Théorie du ruissellement culturel

Théorie du ruissellement culturel

11 août 2022 Non Par Paul Rassat

La théorie du ruissellement culturel relève de la perle…de rosée et de non sens. On affirme habituellement que les petits ruisseaux font les grandes rivières. Le ruissellement, à la façon d’un saumon remonte le cours des rivières et de la logique. Ce sont donc les grandes rivières qui font les petits ruisseaux. On ne voit dans ce processus qu’une partie de la noria, celle qui déverse de haut en bas suivant les lois de la physique économique. Il est pratique pour certains d’oublier qu’il a d’abord fallu approvisionner les sommets d’où provient le fameux ruissellement.
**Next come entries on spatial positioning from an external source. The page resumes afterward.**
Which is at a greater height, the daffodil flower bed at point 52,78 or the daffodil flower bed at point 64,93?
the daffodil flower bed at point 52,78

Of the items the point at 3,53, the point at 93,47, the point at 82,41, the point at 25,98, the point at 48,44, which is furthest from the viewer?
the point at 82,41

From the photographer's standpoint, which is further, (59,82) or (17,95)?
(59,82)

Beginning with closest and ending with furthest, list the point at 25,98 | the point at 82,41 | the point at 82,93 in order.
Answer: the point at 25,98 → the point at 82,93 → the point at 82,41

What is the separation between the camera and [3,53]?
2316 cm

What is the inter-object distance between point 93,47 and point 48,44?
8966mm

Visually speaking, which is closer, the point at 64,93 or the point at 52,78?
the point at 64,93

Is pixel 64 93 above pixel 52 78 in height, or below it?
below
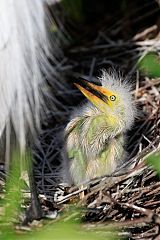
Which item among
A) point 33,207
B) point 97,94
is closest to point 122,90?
point 97,94

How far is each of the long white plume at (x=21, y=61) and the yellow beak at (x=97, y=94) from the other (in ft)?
0.89

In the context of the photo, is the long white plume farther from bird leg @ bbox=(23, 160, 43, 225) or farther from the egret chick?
the egret chick

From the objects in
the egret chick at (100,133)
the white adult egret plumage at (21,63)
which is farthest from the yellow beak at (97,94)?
Answer: the white adult egret plumage at (21,63)

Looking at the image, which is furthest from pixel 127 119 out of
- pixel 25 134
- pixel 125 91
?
pixel 25 134

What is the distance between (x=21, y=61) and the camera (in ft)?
5.16

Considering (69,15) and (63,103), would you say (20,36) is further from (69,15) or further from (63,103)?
(69,15)

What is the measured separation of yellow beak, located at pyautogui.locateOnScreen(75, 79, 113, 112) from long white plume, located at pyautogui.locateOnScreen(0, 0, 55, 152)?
27cm

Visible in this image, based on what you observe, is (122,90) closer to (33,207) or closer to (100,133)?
(100,133)

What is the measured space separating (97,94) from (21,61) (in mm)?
443

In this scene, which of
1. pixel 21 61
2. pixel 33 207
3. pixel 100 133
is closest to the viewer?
pixel 21 61

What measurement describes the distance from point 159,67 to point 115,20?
142 centimetres

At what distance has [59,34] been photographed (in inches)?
109

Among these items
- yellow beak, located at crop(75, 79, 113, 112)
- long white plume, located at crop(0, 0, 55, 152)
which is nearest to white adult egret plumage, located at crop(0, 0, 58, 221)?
long white plume, located at crop(0, 0, 55, 152)

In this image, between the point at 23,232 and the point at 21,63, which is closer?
the point at 23,232
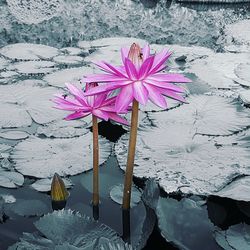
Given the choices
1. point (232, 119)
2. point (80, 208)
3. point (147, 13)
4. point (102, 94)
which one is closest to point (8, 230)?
point (80, 208)

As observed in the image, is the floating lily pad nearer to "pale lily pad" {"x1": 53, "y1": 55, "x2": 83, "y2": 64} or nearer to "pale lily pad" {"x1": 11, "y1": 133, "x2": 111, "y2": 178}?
"pale lily pad" {"x1": 53, "y1": 55, "x2": 83, "y2": 64}

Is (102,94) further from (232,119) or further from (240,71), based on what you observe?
(240,71)

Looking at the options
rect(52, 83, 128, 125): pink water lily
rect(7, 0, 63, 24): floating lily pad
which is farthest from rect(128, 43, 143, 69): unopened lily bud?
rect(7, 0, 63, 24): floating lily pad

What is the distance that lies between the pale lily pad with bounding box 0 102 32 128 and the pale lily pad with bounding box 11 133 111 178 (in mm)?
147

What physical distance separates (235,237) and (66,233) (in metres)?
0.39

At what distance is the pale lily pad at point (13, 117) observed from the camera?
5.04 ft

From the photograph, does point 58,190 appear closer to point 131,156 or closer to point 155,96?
point 131,156

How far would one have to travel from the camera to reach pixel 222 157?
1294mm

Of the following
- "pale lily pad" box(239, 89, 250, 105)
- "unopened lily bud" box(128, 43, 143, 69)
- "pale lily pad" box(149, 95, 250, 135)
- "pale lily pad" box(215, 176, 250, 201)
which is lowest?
"pale lily pad" box(215, 176, 250, 201)

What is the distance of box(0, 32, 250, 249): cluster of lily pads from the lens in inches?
41.9

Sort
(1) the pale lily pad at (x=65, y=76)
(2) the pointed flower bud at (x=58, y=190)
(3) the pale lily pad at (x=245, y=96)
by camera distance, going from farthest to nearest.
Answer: (1) the pale lily pad at (x=65, y=76), (3) the pale lily pad at (x=245, y=96), (2) the pointed flower bud at (x=58, y=190)

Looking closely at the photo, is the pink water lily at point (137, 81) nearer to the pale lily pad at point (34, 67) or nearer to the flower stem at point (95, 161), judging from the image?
the flower stem at point (95, 161)

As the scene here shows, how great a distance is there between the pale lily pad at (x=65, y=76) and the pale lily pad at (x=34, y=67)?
0.09 meters

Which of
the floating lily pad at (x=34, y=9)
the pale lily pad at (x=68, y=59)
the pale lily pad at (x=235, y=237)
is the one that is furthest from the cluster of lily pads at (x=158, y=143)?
the floating lily pad at (x=34, y=9)
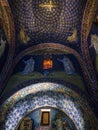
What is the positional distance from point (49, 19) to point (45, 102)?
3654 mm

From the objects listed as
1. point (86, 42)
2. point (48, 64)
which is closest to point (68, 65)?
point (48, 64)

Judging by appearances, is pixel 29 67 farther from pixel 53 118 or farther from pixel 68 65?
pixel 53 118

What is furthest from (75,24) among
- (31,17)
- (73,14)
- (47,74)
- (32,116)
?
(32,116)

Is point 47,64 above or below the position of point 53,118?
above

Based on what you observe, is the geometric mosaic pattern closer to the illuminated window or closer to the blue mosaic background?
the illuminated window

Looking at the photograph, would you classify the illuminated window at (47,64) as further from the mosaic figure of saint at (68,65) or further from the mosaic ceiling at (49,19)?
the mosaic ceiling at (49,19)

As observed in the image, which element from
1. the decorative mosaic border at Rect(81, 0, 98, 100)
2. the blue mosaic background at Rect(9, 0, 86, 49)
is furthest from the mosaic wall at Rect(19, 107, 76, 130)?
the blue mosaic background at Rect(9, 0, 86, 49)

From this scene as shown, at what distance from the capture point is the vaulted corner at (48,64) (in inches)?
329

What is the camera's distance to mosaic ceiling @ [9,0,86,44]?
926 cm

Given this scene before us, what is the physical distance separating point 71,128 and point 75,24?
4.39 metres

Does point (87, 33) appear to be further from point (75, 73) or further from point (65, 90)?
point (65, 90)

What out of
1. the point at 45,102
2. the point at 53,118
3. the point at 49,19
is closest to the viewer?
the point at 53,118

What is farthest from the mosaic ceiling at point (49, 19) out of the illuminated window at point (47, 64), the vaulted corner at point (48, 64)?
the illuminated window at point (47, 64)

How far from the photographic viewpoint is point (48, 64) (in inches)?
365
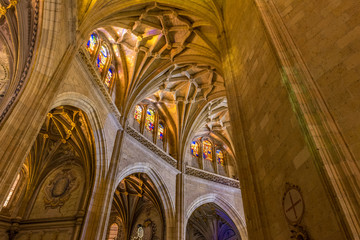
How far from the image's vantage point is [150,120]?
14.0 meters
Et ainsi celui-ci a le mérite d’apparaître écologique, naturel. ( Photo © Fabrice Wittner).

Le ruissellement en bassin

Dans le domaine de la culture on arrose les grandes structures en espérant qu’elles irriguent les petites. Prenez l’exemple d’une Scène Nationale comme celle d’Annecy ou d’ailleurs. Aux subventions de l’État, de la région, du département, aux aides de la ville ajoutez environ 60 000 euros de Savoie Mont Blanc afin que la structure fasse ce qu’elle a à faire. Elle doit s’ouvrir aux différents publics, ce qui fait partie du cahier des charges initial. De même pour l’aide à la création. Concentrons, c’est plus facile à gérer et à évaluer. La théorie du ruissellement consiste à se mettre en capacité de faire en sorte que. Derrière, (comme on dit) advienne que pourra et les saumons grandissent dans des fermes aquacoles.
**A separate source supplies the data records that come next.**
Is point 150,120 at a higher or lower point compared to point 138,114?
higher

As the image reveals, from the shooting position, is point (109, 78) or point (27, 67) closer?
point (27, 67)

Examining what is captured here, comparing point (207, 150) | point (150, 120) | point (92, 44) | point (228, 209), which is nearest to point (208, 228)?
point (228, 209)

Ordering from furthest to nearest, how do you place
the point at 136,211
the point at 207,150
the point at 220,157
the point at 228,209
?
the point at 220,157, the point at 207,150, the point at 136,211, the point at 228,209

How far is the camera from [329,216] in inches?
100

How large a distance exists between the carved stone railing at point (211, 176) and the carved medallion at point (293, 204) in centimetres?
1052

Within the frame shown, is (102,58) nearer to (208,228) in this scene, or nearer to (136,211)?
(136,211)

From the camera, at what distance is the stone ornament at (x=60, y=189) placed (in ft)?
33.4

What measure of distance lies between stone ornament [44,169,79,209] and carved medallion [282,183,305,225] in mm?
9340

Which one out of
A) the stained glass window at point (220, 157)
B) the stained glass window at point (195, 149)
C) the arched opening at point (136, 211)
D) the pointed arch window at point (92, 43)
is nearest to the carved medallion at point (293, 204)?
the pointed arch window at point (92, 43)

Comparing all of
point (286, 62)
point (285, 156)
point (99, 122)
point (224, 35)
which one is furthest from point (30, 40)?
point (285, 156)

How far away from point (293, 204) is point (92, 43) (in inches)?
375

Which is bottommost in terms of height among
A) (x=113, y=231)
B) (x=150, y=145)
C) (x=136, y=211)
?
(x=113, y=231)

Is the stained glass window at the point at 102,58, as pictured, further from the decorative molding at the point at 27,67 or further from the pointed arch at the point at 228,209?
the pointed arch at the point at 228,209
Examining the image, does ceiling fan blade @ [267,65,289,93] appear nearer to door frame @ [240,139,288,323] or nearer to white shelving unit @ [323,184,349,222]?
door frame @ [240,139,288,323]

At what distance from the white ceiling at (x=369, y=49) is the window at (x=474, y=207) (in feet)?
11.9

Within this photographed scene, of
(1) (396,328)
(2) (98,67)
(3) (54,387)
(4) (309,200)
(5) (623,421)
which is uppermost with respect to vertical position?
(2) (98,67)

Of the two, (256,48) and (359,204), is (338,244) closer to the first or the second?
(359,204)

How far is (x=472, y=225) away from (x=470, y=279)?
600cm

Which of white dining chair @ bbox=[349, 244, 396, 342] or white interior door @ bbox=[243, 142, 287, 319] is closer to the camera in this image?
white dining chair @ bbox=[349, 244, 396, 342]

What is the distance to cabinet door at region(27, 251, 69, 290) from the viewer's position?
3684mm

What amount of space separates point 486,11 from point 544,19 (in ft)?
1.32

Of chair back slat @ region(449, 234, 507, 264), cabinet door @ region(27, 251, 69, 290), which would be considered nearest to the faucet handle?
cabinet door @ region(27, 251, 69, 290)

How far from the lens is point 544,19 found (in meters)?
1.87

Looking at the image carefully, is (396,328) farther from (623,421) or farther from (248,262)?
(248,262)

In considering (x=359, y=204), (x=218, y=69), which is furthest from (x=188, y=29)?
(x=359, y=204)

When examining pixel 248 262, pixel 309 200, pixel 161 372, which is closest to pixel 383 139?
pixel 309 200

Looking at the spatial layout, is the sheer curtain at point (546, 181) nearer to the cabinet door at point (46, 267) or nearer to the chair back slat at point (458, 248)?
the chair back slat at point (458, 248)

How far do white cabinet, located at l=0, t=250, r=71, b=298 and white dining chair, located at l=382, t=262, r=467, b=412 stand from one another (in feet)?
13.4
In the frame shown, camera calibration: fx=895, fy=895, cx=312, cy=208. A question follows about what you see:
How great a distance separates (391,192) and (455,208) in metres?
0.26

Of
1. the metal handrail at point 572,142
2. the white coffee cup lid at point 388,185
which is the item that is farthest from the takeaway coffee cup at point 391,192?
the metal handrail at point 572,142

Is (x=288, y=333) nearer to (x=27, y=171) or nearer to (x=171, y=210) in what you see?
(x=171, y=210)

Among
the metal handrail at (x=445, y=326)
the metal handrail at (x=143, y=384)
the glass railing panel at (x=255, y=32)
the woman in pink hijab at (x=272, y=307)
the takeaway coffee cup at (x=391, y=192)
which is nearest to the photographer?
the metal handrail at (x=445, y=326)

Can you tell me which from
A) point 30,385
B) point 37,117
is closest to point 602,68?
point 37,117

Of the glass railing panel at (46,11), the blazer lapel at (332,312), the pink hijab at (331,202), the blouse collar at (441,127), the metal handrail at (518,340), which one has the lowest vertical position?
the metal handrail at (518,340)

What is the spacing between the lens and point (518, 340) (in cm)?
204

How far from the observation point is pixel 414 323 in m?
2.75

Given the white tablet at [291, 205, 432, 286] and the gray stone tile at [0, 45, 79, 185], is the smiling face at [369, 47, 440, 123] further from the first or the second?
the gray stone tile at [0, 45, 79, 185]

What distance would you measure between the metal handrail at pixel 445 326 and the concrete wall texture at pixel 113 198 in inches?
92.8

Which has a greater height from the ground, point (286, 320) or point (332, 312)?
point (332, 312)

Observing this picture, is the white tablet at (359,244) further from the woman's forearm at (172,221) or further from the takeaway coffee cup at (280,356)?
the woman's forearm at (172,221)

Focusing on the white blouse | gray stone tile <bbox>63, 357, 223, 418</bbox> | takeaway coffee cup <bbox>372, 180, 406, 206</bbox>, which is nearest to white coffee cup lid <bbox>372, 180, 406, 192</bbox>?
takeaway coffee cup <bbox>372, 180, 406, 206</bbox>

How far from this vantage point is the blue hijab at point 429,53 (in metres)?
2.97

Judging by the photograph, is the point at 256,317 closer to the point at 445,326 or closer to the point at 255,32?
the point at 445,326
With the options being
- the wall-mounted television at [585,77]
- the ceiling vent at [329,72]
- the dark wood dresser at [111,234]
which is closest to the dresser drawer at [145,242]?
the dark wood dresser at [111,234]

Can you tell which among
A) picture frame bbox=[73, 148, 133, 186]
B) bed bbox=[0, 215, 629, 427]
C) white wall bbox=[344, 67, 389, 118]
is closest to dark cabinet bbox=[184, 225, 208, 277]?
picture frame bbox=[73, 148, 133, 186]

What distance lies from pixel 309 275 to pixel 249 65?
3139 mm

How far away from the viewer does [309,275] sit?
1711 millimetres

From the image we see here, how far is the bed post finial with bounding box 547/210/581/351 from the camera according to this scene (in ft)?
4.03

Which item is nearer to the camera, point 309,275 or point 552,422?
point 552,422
Gérons, gérons petit patapon…

Et c’est ainsi que la culture devient gestion. Y prime l’art de capter les subventions locales, nationales, européennes. L’art de ficeler des dossiers. De déposer des candidatures incertaines dont le véritable but est de fédérer autour et sous soi. Car il est parfois nécessaire de simplement occuper le terrain afin de rester à l’origine du ruissellement aux yeux des autres. L’événementiel y contribue grandement. Et puis on partage, on est ensemble, on vit une expérience, des émotions.
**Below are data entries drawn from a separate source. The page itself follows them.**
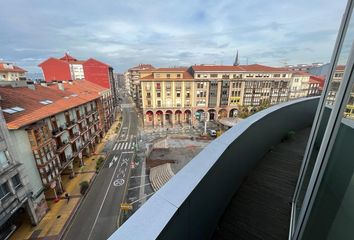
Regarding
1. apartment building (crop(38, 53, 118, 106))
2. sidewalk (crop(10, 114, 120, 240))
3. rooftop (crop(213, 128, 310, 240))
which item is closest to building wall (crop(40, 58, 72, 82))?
apartment building (crop(38, 53, 118, 106))

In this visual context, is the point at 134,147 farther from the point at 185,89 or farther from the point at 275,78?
the point at 275,78

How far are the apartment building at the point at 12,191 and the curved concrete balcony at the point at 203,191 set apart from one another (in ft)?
48.8

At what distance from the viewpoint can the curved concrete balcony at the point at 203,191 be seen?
1486mm

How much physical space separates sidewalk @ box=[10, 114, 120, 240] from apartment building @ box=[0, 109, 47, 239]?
58cm

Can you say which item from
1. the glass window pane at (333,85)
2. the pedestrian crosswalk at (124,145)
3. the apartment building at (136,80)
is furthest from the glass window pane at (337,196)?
the apartment building at (136,80)

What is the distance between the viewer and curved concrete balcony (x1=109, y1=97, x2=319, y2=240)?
4.88ft

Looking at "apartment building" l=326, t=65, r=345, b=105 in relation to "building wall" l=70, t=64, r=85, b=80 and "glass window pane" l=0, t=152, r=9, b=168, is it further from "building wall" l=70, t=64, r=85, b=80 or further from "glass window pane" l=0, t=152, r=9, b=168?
"building wall" l=70, t=64, r=85, b=80

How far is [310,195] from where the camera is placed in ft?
8.36

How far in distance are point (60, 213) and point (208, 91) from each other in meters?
33.7

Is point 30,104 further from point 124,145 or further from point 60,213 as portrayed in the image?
point 124,145

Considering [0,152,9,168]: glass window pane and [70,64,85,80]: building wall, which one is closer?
[0,152,9,168]: glass window pane

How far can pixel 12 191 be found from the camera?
11539 mm

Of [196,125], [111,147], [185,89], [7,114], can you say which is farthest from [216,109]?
[7,114]

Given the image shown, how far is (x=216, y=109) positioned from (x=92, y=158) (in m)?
29.1
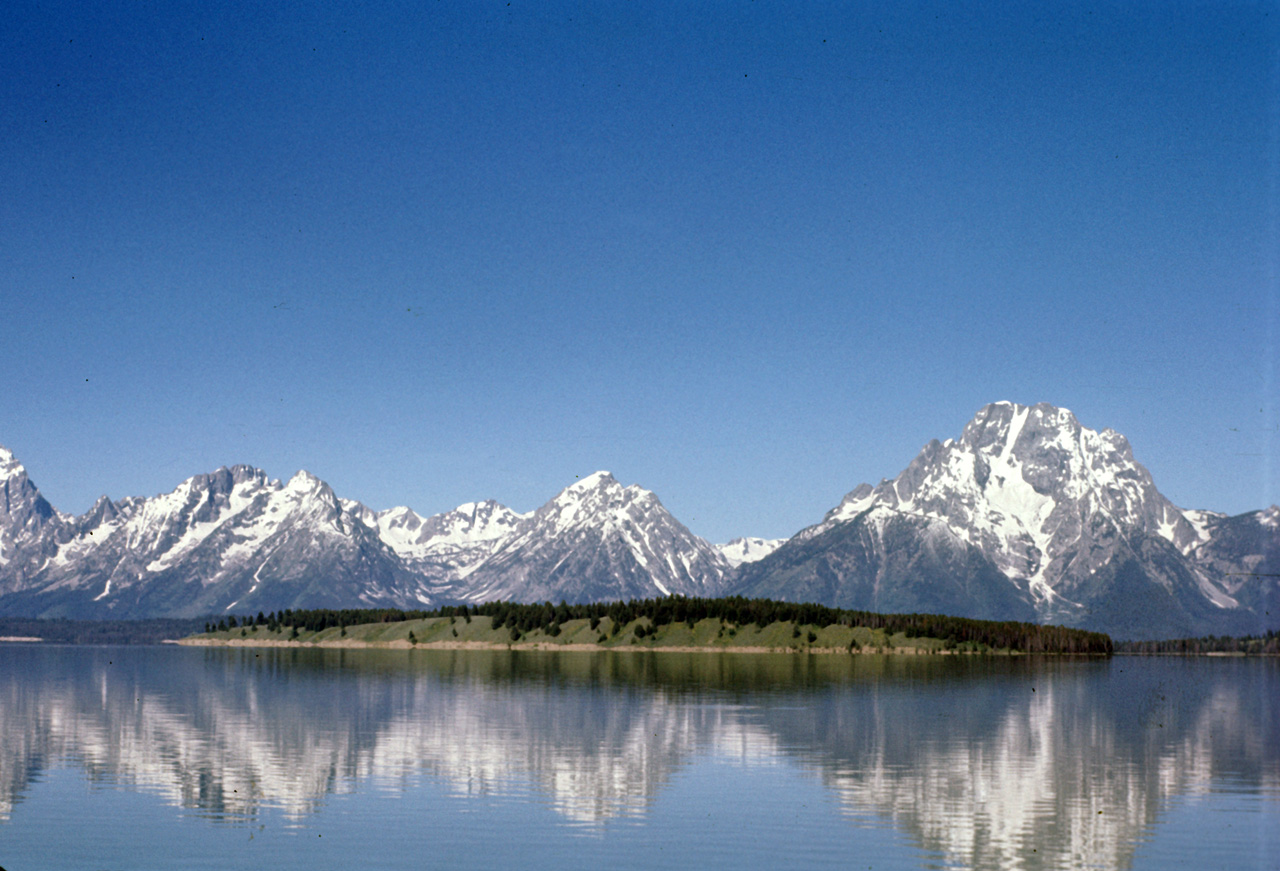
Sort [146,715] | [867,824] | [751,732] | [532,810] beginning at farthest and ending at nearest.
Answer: [146,715], [751,732], [532,810], [867,824]

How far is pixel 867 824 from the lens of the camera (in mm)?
60750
Traverser pour mieux occuper

Nathan Paulin est un grand athlète et artiste. Surtout suspendu au dessus du vide. Ces lignes ne le critiquent pas. Il est très demandé, du Mont Saint-Michel à Annecy. Il y a effectué La Grande Traversée du lac entre l’Impérial et le Pâquier. Autrefois le Pâquier était un pré à vaches. On y bronze aujourd’hui, ou bien on regarde passer les funambules en place des trains. Ah, la vie scénarisée ! Comment voulez-vous, après cela, traverser dans les clous?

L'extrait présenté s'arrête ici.